The current tension between a U.S. government intent on apprehending and deporting large numbers of undocumented immigrants and states, localities, and individuals working to shield these individuals from immigration enforcement is reminiscent of this history.

One parallel is the wide resistance from non-federal governments to both the fugitive slave laws and immigration enforcement. An article in The New York Times reports that five states “limit how much the local police can cooperate with federal immigration agents” and that over six hundred counties across the U.S. “limit how much the local police cooperate with requests from federal authorities to hold immigrants in detention.” Similarly, many big cities “have reaffirmed plans to defy the administration and act as a kind of bulwark against mass deportations.” In an unpublished paper, Allan Colbern cites a scholar who notes that the city of Chicago refused to enforce fugitive slave law in the 1850s and that today it similarly balks at enforcing immigration law. (At the same time, some localities currently resisting immigration enforcement are located in former slave states.)

Another parallel is the financial threat for interfering with federal law. As with the ability to fine those protecting fugitive slaves, the federal government apparently can withhold federal money from localities that restrict local law enforcement from passing along information to immigration authorities about the immigration status of prisoners. The Trump administration has threatened to punish localities in this way for not cooperating with immigration authorities.

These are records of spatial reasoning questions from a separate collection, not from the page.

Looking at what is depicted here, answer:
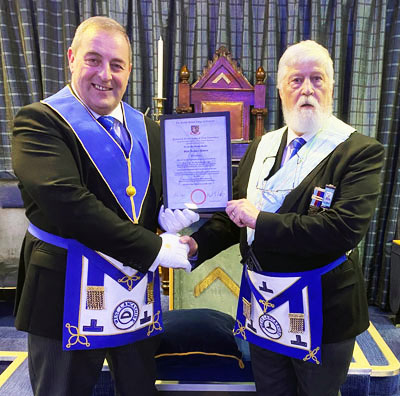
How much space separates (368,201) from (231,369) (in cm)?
108

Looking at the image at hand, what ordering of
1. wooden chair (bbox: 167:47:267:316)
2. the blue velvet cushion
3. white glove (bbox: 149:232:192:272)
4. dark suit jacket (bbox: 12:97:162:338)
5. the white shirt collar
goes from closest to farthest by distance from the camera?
dark suit jacket (bbox: 12:97:162:338), white glove (bbox: 149:232:192:272), the white shirt collar, the blue velvet cushion, wooden chair (bbox: 167:47:267:316)

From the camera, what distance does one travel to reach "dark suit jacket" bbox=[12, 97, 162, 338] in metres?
1.04

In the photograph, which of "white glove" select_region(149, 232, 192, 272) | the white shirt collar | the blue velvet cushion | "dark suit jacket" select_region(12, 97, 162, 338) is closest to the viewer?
"dark suit jacket" select_region(12, 97, 162, 338)

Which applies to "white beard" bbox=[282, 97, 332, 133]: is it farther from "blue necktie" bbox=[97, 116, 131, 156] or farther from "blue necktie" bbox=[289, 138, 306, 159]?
"blue necktie" bbox=[97, 116, 131, 156]

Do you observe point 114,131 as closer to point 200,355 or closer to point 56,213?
point 56,213

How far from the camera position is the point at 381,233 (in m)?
2.94

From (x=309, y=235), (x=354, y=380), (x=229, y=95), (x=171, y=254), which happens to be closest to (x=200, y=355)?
(x=354, y=380)

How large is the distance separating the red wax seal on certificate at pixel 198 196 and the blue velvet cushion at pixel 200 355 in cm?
84

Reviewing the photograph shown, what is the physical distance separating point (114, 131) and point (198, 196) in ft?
1.11

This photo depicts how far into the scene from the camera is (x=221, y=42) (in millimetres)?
2691

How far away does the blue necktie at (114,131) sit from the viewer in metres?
1.18

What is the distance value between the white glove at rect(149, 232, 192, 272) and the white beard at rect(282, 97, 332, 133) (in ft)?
1.80

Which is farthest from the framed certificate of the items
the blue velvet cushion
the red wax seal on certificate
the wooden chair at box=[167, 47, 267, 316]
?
the wooden chair at box=[167, 47, 267, 316]

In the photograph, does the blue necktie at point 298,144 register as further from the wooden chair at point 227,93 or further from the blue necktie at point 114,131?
the wooden chair at point 227,93
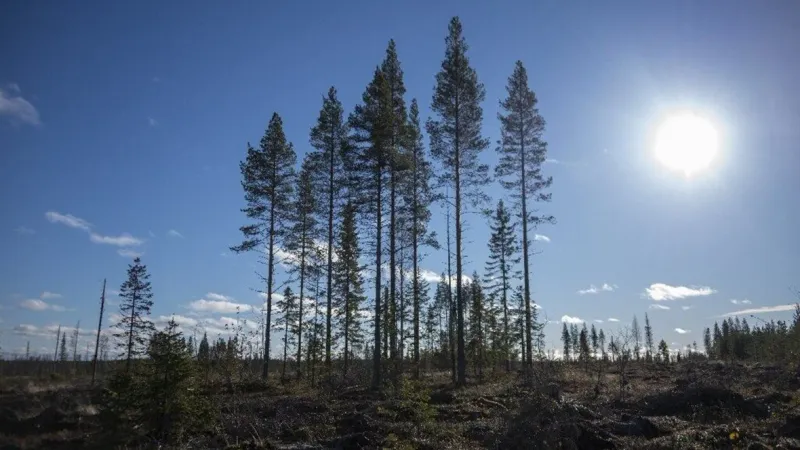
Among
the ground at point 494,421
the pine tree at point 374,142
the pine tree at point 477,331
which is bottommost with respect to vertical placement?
the ground at point 494,421

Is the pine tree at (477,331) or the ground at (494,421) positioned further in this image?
the pine tree at (477,331)

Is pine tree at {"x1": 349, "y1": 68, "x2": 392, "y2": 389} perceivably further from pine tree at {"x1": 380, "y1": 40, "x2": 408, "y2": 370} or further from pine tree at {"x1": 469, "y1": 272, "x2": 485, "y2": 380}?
pine tree at {"x1": 469, "y1": 272, "x2": 485, "y2": 380}

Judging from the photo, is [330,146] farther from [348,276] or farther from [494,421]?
[494,421]

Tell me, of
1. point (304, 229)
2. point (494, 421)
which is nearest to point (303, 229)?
point (304, 229)

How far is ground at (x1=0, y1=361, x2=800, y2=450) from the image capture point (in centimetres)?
1095

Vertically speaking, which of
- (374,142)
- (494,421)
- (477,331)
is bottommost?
(494,421)

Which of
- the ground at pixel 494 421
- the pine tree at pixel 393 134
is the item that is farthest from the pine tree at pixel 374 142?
the ground at pixel 494 421

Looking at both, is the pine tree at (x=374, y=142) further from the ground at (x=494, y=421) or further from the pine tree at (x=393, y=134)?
the ground at (x=494, y=421)

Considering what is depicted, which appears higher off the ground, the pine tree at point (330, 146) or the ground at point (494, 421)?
the pine tree at point (330, 146)

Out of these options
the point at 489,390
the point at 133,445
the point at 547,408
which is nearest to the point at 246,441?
the point at 133,445

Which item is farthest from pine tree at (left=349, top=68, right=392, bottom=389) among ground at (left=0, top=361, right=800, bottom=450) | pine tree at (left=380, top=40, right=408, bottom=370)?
ground at (left=0, top=361, right=800, bottom=450)

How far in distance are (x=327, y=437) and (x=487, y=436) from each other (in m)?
4.36

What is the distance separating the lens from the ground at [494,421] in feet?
35.9

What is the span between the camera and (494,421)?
14.1m
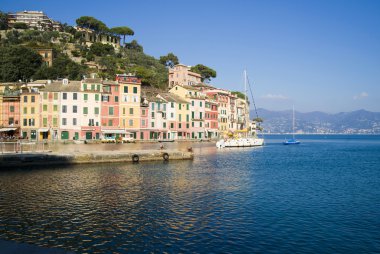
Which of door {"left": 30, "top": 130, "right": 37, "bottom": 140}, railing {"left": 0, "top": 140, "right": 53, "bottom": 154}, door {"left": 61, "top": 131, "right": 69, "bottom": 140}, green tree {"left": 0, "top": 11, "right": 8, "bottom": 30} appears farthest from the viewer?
green tree {"left": 0, "top": 11, "right": 8, "bottom": 30}

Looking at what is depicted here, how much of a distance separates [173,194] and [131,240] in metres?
9.36

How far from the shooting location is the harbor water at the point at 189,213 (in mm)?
14594

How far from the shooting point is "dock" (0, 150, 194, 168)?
36.3 meters

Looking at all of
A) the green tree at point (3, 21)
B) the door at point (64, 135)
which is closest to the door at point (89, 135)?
the door at point (64, 135)

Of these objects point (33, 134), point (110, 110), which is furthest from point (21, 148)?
point (110, 110)

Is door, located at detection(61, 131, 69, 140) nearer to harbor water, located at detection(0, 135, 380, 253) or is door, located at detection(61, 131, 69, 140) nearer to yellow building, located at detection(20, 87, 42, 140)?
yellow building, located at detection(20, 87, 42, 140)

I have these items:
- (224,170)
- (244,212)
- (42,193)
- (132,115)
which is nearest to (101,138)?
(132,115)

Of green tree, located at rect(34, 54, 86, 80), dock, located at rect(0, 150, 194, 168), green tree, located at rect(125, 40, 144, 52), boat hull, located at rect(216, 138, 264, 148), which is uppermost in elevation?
green tree, located at rect(125, 40, 144, 52)

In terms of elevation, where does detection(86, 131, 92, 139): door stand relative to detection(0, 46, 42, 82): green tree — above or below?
below

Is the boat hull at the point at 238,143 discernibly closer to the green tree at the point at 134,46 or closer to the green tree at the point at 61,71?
the green tree at the point at 61,71

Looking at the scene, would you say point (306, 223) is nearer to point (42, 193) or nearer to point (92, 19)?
point (42, 193)

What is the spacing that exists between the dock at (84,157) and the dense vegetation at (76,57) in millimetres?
53282

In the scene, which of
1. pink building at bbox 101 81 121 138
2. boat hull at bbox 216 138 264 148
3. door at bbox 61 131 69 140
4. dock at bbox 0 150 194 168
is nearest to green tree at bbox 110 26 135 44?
pink building at bbox 101 81 121 138

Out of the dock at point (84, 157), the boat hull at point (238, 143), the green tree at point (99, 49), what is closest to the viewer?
the dock at point (84, 157)
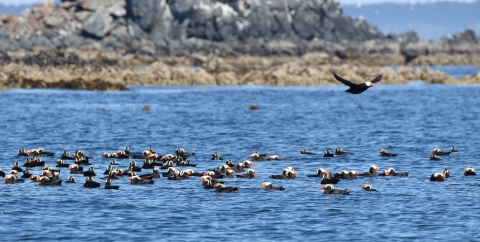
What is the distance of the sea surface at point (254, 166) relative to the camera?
2170 cm

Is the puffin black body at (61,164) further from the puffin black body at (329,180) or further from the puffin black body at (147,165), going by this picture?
the puffin black body at (329,180)

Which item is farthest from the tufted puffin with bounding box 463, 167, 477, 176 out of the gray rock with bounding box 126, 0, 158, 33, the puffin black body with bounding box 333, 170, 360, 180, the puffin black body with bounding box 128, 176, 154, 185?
the gray rock with bounding box 126, 0, 158, 33

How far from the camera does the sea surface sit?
71.2ft

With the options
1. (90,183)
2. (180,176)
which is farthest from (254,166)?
(90,183)

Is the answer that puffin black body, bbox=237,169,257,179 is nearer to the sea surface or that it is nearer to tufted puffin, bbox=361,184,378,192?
the sea surface

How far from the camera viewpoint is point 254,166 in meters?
33.2

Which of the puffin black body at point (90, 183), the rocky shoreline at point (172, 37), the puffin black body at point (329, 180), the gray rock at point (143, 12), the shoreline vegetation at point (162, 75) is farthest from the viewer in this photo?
the gray rock at point (143, 12)

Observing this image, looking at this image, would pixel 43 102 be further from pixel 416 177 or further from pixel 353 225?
pixel 353 225

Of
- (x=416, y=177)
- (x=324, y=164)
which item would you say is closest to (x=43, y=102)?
(x=324, y=164)

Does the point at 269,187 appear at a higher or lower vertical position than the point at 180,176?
lower

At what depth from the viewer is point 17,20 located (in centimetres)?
19450

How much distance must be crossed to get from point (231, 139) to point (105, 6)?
14756 cm

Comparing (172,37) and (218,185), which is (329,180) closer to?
(218,185)

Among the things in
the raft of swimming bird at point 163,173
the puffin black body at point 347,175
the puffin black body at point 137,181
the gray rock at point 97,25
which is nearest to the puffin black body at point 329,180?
the raft of swimming bird at point 163,173
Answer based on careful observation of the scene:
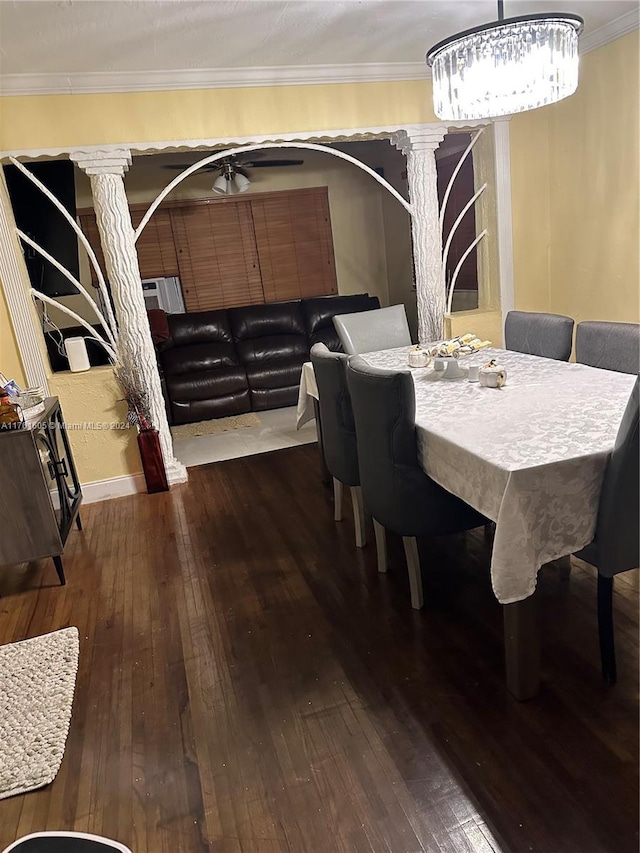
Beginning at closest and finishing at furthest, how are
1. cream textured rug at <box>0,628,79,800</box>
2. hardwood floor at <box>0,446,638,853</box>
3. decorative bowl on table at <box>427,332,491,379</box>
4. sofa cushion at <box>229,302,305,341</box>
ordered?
hardwood floor at <box>0,446,638,853</box> < cream textured rug at <box>0,628,79,800</box> < decorative bowl on table at <box>427,332,491,379</box> < sofa cushion at <box>229,302,305,341</box>

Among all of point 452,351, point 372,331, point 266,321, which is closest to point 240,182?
point 266,321

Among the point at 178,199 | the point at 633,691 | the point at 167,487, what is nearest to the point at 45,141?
the point at 167,487

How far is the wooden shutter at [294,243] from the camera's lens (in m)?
6.39

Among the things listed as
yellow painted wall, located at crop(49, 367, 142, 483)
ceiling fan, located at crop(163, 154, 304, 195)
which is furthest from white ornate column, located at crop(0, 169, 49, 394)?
ceiling fan, located at crop(163, 154, 304, 195)

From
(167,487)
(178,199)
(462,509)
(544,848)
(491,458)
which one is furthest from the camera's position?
(178,199)

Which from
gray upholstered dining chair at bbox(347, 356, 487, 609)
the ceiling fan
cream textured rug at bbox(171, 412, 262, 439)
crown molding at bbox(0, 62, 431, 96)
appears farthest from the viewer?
the ceiling fan

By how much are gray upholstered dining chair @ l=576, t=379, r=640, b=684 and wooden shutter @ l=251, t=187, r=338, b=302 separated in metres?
5.36

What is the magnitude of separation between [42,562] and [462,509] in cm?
223

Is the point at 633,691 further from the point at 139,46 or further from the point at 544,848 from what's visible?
the point at 139,46

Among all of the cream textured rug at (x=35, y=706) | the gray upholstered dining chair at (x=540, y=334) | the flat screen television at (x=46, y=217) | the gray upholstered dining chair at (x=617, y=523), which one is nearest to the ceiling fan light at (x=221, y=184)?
the flat screen television at (x=46, y=217)

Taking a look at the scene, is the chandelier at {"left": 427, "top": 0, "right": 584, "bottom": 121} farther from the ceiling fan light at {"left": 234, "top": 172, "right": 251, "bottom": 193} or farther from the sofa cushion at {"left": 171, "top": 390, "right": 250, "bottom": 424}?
the sofa cushion at {"left": 171, "top": 390, "right": 250, "bottom": 424}

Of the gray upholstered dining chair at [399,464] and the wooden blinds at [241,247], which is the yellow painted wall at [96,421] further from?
the wooden blinds at [241,247]

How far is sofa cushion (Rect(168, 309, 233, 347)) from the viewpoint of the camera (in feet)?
19.1

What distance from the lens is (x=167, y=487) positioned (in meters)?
3.81
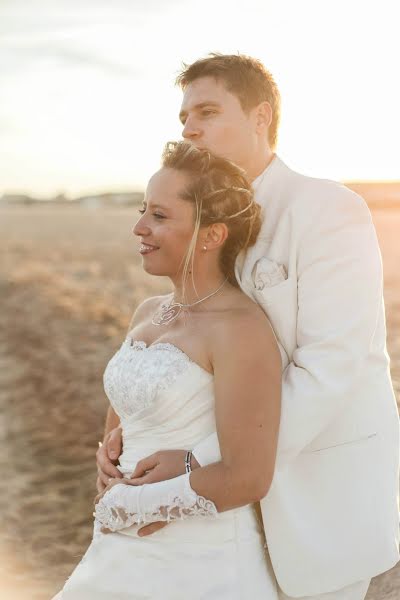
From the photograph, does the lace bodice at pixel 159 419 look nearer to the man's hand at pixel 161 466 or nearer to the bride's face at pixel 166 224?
the man's hand at pixel 161 466

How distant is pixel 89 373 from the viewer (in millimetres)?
7855

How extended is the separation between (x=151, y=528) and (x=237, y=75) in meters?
1.79

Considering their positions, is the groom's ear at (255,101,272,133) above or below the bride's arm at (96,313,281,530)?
above

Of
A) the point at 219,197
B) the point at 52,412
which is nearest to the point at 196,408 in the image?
the point at 219,197

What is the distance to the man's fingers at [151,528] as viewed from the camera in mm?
2791

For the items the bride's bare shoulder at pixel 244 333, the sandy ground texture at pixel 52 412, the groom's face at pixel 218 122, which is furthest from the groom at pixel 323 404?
the sandy ground texture at pixel 52 412

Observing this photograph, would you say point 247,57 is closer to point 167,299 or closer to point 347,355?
point 167,299

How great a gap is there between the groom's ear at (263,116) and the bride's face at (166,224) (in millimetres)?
715

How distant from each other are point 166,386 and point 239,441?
33cm

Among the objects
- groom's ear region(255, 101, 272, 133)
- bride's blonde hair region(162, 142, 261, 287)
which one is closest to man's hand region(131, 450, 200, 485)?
bride's blonde hair region(162, 142, 261, 287)

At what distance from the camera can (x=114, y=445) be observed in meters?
3.14

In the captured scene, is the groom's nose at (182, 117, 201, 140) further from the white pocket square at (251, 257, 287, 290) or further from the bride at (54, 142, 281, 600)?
the white pocket square at (251, 257, 287, 290)

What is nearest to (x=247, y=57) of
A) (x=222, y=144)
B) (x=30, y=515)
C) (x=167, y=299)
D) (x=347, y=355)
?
(x=222, y=144)

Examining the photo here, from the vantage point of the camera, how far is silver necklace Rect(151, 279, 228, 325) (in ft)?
9.74
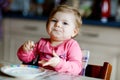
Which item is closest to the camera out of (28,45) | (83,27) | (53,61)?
(53,61)

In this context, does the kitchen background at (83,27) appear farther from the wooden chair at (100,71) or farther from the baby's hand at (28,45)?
the baby's hand at (28,45)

A third parallel is the involvement of individuals in protecting those being pursued, whether slaves or immigrants. The New York Times reports that “members of churches and synagogues are again offering their houses of worship as sanctuaries for undocumented people fearing deportation…” Hundreds of houses of worship are either providing refuge for undocumented immigrants in their buildings or are providing resources such as legal aid. Families in various states also are making their homes available as safe havens for undocumented immigrants. Moreover, a “modern-day underground railroad” may be created to help undocumented individuals move “house-to-house or into Canada.” (Similarly, a farmer in southern France has helped smuggle migrants through France without compensation and has criticized the government for blocking the entrance of African migrants from Italy. (See here and here.))

Furthermore, resisting immoral institutions is a likely motivation behind the efforts to assist both runaway slaves and undocumented immigrants, whether the institution is slavery or immigration restrictions (or at least deportation). People generally won’t help murder suspects or convicts on the run, but they might help individuals who are oppressed for reasons beyond their control, such as the color of their skin or their place of birth. (In the case of local governments limiting their cooperation with immigration authorities, the motivation often may be concerns that collaboration with those authorities would interfere with law enforcement because residents fearful of immigration enforcement might be unwilling to report crimes to the local police.)

The Fugitive Slave Laws were eventually repealed during the Civil War, and slavery itself was abolished shortly after the war. Hopefully, immigration restrictions will disappear as well in the not too distant future.